The Hydro no.120 was a two-seat, single-engine biplane configured as a single float seaplane. Built by the British and Colonial Aeroplane Co in 1913, it was lost on its first flight.

The French educated Romanian aircraft designer Henri Coanda joined the British and Colonial Aeroplane Company, as Bristol was then known, in January 1912. The following January he designed a two-seat, single-engine single float biplane. It was begun as a private venture but was purchased subject to acceptance trials by the Admiralty. The aircraft did not survive long enough to undertake these trials. It received no Bristol type name at the time and as a pre-First World War type, it did not get a retrospective Type number in 1923. For that reason it is usually referred to by its Bristol construction number, 120, or as the Hydro no.120.

It was a single-bay biplane with unswept and unstaggered wings. The circular section fuselage was mounted between the wings with a gap below and unusual framed struts above at the centre section. The observer's cockpit was between these frames, the pilot sitting at the wing trailing edge. The 80 hp (60 kW) Gnome rotary engine was enclosed in a close-fitting aluminium cowling. The fuselage tapered to the tail, which in typical Coandă style comprised a nearly semi-circular fixed horizontal stabiliser with a single elevator, plus a balanced rudder without a fixed fin. There was a single wide mahogany float built by Oscar Gnosspelius, with a pair of water rudders at its rear. Two streamlined cylindrical wing-tip floats provided lateral stability.

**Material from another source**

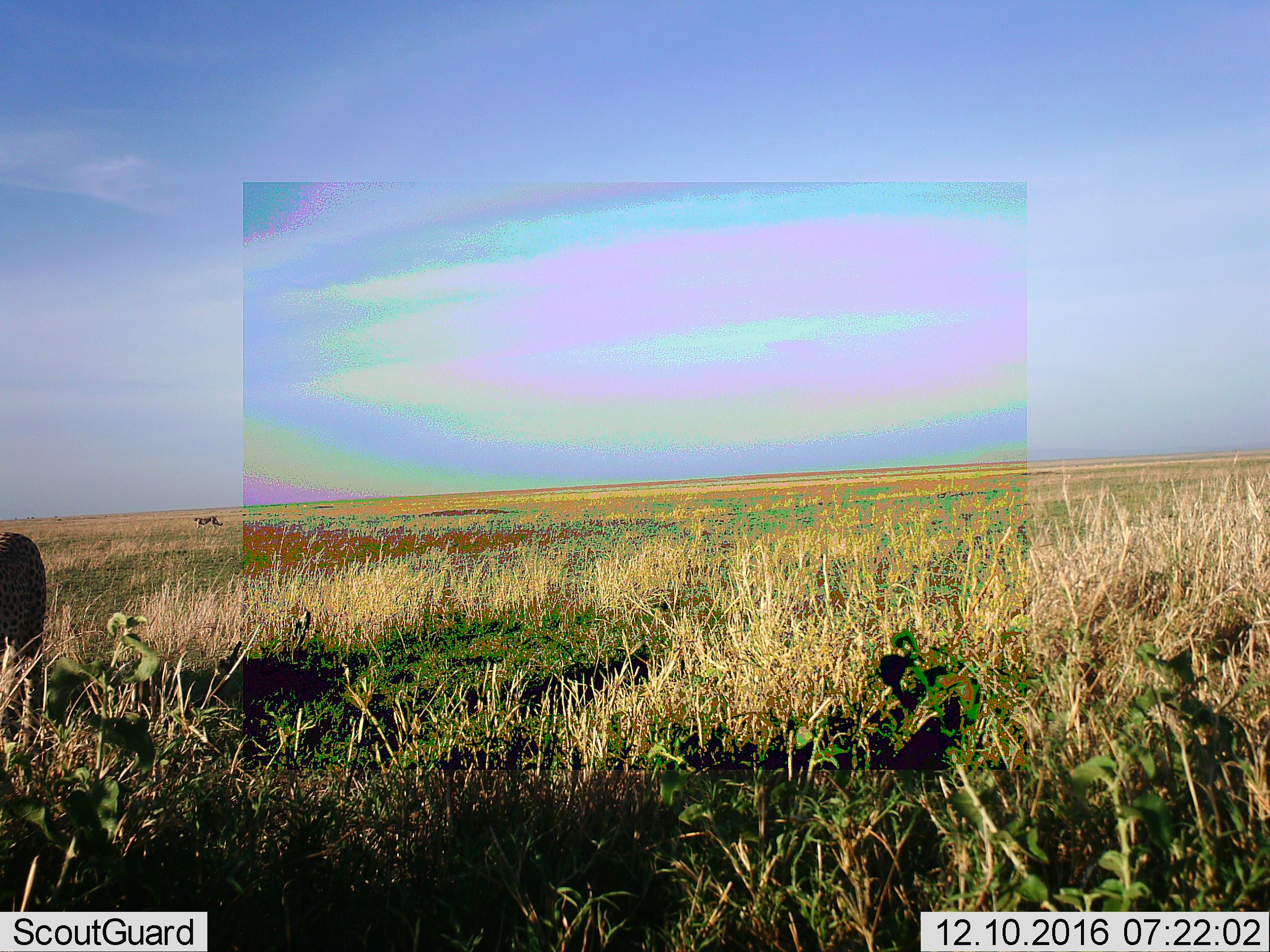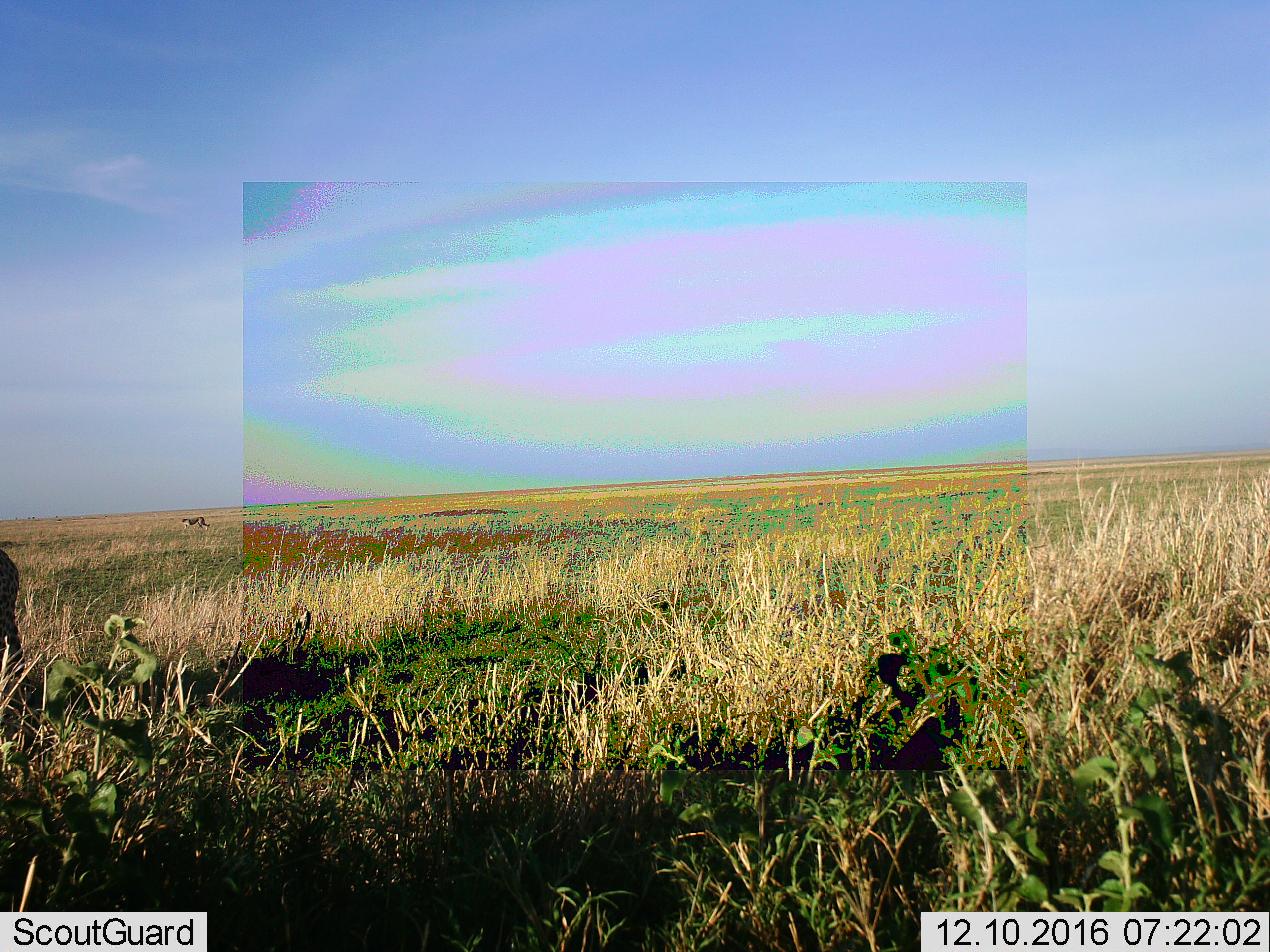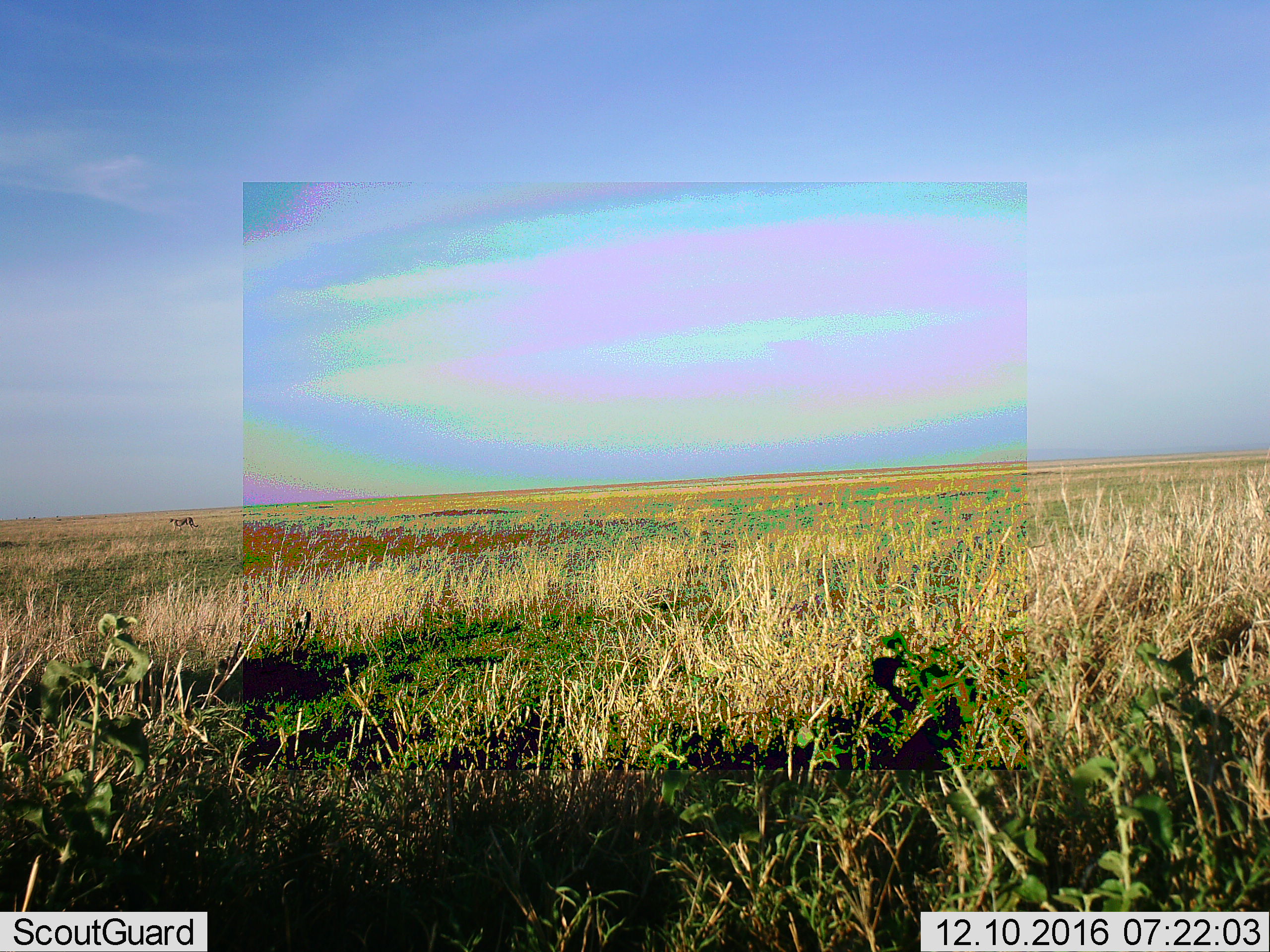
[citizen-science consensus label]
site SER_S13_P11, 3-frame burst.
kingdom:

No. 120's career was very brief. After several days on the water at Cowes for tests the Gnosspelius float became waterlogged and heavy. It was therefore replaced by a lightweight, purpose-built float from Saunders and Co of Cowes. On 15 April 1913, Harry Busteed took off successfully, only for the closely-cowled engine to overheat and lose power. The subsequent heavy emergency landing destroyed the float and the aircraft - though not its pilot - was lost.